Selected excerpt:
Abundance values have been scaled by the fraction of the DNA that mapped to the MAGs. The number of MAGs per lineage is provided in the row labels by ‘n = #’.
Identification of P450s in metagenomes
Across the six samples, 544,659 proteins were predicted from Armutlu, 3,097,365 from Balya, 5,495,569 from Gömeç, 1,042,240 from Hisaralan, 5,046,949 from Acıgöl and 1,881,283 from Tuz Gölü (Fig 5; total of 1,958,703 proteins after clustering at 100% identity) representing a substantial reservoir of potentially useful extremophilic biomolecules. An initial screening of the full protein dataset, conducted using a combination of HMM profile searches and alignment with reference sequences from the CYPED database, identified hundreds of putative cytochrome P450 enzymes. The distribution across the six sites was as follows: 55 from Armutlu, 614 from Balya, 801 from Gömeç, 434 from Hisaralan, 579 from Acıgöl, and 541 from Tuz Gölü. Before classifying these putative P450s, amino acid sequences were filtered to those with complete sequences (including both start and stop codons) and were searched against the CYPED database to eliminate non-microbial sequences. Those with at least a 20% match to microbial P450s were then examined for the integrity of their heme-binding domains using the NCBI CDD (Conserved Domain Database), and those that did not contain the consensus heme binding motif F(x)nG/A(x)mCxG were removed (where: x is any amino acid; n is typically 2 but up to 5 in some families, e.g., CYP152; and m is typically 3 but up to 6 in some families [77]). After filtering, a total of 311 sequences remained: 52 thermophilic (Armutlu n = 3, Hisaralan n = 49), 92 acidophilic (Balya), and 167 halophilic (Gömeç n = 57, Lake Acıgöl n = 31, and Tuz Gölü = 79) (Fig 5). Among these sequences, 241 were found across 138 of the bins (104 bins with a taxonomic classification at the class level or below), including 45 of the higher-quality MAGs (S7 Table).

[Stored data entries]
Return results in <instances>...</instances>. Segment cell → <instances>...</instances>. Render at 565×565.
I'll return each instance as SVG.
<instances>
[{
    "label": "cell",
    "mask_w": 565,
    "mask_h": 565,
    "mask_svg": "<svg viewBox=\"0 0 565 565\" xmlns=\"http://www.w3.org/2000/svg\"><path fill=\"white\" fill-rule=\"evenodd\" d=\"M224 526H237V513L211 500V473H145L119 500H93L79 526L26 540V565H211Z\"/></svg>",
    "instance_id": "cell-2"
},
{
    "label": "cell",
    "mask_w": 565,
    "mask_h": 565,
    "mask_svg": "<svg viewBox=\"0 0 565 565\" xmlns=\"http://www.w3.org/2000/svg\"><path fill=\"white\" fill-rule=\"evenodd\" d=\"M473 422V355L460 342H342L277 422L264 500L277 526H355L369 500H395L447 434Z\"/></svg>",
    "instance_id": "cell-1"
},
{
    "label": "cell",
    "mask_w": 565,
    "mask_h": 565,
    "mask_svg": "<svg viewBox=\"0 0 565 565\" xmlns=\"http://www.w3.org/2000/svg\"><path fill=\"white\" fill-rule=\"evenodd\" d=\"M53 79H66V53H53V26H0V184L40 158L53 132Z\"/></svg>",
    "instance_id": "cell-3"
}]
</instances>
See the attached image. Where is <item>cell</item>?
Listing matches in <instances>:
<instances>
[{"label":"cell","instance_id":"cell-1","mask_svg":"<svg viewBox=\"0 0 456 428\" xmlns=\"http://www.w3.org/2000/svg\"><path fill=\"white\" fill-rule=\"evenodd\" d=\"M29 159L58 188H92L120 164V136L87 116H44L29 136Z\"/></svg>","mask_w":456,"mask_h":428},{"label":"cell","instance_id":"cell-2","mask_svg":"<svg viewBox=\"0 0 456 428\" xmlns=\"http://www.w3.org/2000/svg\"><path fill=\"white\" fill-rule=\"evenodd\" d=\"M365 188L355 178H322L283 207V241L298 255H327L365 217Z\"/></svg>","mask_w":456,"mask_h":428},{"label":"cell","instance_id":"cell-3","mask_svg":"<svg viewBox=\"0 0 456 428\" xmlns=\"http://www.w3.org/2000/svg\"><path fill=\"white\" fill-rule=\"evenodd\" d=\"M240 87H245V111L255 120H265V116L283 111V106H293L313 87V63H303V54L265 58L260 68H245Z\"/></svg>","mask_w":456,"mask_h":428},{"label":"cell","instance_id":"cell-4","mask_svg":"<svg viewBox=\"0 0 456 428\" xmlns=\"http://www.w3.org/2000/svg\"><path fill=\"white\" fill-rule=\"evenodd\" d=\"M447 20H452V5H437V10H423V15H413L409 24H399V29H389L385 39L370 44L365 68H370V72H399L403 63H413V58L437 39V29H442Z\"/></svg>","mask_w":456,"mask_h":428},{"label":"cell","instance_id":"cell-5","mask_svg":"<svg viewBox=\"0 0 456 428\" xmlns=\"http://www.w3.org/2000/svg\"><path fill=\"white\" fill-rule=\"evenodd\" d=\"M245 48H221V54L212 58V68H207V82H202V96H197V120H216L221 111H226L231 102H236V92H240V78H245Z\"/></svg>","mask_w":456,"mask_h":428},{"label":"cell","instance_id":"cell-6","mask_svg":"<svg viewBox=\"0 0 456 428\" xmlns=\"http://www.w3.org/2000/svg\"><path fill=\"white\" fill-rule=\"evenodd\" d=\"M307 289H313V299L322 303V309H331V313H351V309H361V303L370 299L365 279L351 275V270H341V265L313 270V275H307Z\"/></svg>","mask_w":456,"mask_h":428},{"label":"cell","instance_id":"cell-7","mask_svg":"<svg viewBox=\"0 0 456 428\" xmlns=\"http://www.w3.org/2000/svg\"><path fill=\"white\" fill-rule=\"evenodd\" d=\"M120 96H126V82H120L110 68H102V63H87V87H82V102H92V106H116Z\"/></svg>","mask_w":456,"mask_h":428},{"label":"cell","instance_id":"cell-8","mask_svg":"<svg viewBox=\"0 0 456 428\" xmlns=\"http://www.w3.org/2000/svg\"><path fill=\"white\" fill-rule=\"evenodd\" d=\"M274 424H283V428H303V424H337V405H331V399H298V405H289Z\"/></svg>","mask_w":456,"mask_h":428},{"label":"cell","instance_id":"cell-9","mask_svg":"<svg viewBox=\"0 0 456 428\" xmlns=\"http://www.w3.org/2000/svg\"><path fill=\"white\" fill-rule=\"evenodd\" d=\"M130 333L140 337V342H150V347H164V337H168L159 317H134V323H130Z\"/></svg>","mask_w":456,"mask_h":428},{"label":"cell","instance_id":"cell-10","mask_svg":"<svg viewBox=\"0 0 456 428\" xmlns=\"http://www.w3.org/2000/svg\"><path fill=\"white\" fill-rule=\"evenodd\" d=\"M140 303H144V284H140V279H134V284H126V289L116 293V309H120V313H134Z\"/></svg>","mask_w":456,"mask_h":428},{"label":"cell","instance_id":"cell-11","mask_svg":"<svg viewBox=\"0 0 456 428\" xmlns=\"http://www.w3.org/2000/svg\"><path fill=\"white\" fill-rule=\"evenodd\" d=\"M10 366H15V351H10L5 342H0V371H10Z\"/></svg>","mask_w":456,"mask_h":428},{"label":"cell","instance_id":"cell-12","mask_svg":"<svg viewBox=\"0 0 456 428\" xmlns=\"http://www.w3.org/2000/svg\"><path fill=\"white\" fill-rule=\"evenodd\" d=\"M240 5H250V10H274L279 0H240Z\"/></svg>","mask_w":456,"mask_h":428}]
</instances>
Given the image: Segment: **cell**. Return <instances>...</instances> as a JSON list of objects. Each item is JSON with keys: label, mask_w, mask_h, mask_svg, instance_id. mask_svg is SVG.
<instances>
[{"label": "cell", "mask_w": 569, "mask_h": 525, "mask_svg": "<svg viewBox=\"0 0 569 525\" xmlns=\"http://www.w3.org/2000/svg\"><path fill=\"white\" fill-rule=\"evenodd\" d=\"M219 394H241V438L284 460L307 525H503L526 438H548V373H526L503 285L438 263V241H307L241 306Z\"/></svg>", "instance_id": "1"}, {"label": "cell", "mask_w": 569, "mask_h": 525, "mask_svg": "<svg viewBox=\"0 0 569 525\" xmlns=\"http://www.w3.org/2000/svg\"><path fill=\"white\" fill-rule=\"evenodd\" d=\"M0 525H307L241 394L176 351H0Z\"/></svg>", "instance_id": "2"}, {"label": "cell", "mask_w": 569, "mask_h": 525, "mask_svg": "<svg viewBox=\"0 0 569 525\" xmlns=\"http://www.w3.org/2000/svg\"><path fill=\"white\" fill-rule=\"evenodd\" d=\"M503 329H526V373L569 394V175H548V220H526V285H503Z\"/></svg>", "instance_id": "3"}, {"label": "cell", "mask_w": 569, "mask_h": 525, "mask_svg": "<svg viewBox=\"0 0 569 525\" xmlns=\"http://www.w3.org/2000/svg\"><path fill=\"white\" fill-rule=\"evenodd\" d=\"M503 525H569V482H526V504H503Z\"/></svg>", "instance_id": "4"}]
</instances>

What to work on: Write the next part of the excerpt on identifying P450 enzymes in metagenomes, picking up right after its final sentence.

Answer space:
We did not observe a clear correlation between microbial diversity and either the number of P450s or the number of P450 families present in the samples (S2 Fig). P450s from Balya, which had a relatively high microbial diversity (Shannon diversity of ~5.5), were only encoded by members of the phylum Pseudomonadota. Notably, ten of the higher-quality Balya MAGs encoded multiple P450s (from different P450 families; S7 Table, S3 Fig). This included five members of the genus Novosphingobium that each encoded 4–9 P450s, and a Blastomonas fulva that encoded 7. At the hypersaline sites, Tuz Gölü and Gömeç (diversities of 3.7 and 6.5, respectively), members of the phylum Halobacteriota, specifically the families Haloarculaceae, Halobacteriaceae, Haloferacaceae, and Salinarchaeaceae, were the primary encoders with 1–5 P450s each. At the other hypersaline site, Lake Acıgöl (diversity of 5.8), P450s were primarily encoded by members of the phyla Bacteroidota, Halobacteriota, and Pseudomonadota (1–2 P450s). Among the hydrothermal sites Hisaralan and Armutlu (diversities of 4.0 and 5.4, respectively) bins were only obtained from Hisaralan, and the top encoders with 2–4 P450s included members of the phyla Actinomycetota, Bacillota, Chloroflexota, and Desulfobacterota_B.
Classification of P450s
The 311 P450s were named according to P450 nomenclature criteria [71], with those having less than 40% amino acid identity designated as a new family, and those with more than 40% but less than 55% identity assigned to a new subfamily (Fig 6). The site with the highest number of identified P450s was Balya acid mine drainage (n = 92), followed by Tuz Gölü (79), Gömeç (57), Hisaralan (49), and Lake Acıgöl (31). Only three P450s were identified in the Armutlu hot water sample, possibly due to low DNA read depth obtained from sequencing, however all three belonged to different families, one of which represented a novel subfamily. Aside from Armutlu, samples with the highest P450 family diversity were Balya (n = 37), Gömeç (27), Hisaralan (23), and Lake Acıgöl (16). While Tuz Gölü harbored the second highest number of P450s of the six samples, it had the lowest diversity (13) (Table 1).
The inner ring indicates the corresponding P450 subfamily (text) and family (highlight colour). The taxonomic classification of the host bin at the phylum and class level is shown in the second and third rings. For those proteins that were not found in one of the metagenomic bins or were in a bin with a poorly resolved taxonomic classification (not below the class level; see “Bin with class”), the closest P450 match in the GTDB reference genomes was used as a proxy where possible.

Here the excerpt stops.